O superintendente da Suframa, Bosco Saraiva, agradeceu a gentileza da Aleam de receber a Autarquia e querer conhecer o posicionamento institucional sobre a temática. Ele disse também que ações como essa vão ao encontro do esforço da Suframa de difundir cada vez mais os benefícios da Lei de Informática para a Amazônia e para o Brasil.

“A Lei de Informática é um instrumento de grande relevância para o desenvolvimento de toda a região. Estamos há três meses à frente da Suframa, que é um grande ministério da Amazônia que cuida de diversos estados, e iremos contar bastante com a ajuda dos senhores parlamentares para o fortalecimento da instituição e do seu papel como agência de desenvolvimento. Inclusive, vamos iniciar com brevidade um calendário nos municípios do interior do Amazonas para que possamos efetivamente cumprir a integração regional e a interiorização do desenvolvimento. E isso vai ocorrer não apenas no Amazonas, mas também nos demais Estados que integram nossa área de atuação”, ressaltou Saraiva.

Apresentação

Foto: Alberto César Araújo/Aleam e Isaac Júnior/Suframa

A explanação técnica sobre a Lei 8.387/1991 foi realizada pelo coordenador geral de Gestão Tecnológica da Suframa, Rafael Gouveia, que, além de fazer uma breve apresentação sobre a Lei de Informática, também apresentou pontos de evolução da política ao longo das últimas décadas e seus principais resultados na região. Entre os principais números apresentados, destaque para o fato de que o volume de investimentos em PD&I cresceu 34,48% em 2021 (R$ 1,56 bilhão) na comparação com o ano de 2020 (R$ 1,16 bilhão).
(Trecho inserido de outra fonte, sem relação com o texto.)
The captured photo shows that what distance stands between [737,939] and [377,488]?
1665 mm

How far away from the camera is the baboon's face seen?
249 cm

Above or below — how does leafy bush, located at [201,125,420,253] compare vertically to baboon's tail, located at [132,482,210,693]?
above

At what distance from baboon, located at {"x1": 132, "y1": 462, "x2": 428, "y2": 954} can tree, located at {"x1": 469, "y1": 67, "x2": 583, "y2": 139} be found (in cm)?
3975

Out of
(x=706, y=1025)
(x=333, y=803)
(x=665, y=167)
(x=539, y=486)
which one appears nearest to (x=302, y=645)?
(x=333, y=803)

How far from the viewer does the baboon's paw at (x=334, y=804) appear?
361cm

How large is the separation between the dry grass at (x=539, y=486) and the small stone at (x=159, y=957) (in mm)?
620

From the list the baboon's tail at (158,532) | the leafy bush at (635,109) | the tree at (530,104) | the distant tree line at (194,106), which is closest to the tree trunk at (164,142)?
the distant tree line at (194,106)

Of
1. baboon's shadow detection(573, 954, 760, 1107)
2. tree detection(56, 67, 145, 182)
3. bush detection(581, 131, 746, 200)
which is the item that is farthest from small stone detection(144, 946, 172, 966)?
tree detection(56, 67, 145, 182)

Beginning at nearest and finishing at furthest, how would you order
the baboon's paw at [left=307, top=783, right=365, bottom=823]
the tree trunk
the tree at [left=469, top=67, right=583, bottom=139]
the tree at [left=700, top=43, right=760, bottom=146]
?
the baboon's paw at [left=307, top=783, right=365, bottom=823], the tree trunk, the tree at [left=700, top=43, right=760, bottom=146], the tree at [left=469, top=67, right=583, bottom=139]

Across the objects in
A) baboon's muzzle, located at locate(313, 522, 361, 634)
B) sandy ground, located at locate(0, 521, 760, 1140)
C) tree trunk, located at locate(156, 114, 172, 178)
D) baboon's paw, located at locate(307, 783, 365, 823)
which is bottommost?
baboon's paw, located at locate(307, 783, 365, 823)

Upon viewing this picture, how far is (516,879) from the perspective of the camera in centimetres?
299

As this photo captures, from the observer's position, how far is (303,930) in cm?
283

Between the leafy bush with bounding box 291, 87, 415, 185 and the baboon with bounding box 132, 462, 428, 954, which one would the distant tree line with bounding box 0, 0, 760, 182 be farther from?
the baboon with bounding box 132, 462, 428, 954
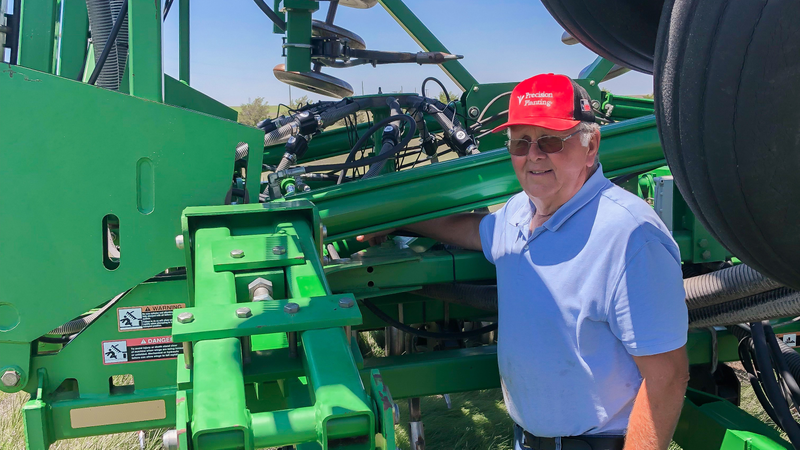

Ele também apontou que parte dos investimentos em PD&I é realizada por 136 unidades de Instituições de Ciência, Tecnologia e Inovação (ICT) credenciadas no Comitê das atividades de Pesquisa e Desenvolvimento na Amazônia (Capda), ressaltando-se que 75 (56%) estão localizadas em Manaus e 30 (22$) no interior do Amazonas.

No total, as empresas beneficiárias informaram o desenvolvimento, no ano-base de 2021, de 392 projetos de PD&I resultantes da Lei de Informática, bem como o quantitativo de 15.661 profissionais atuando nessas atividades.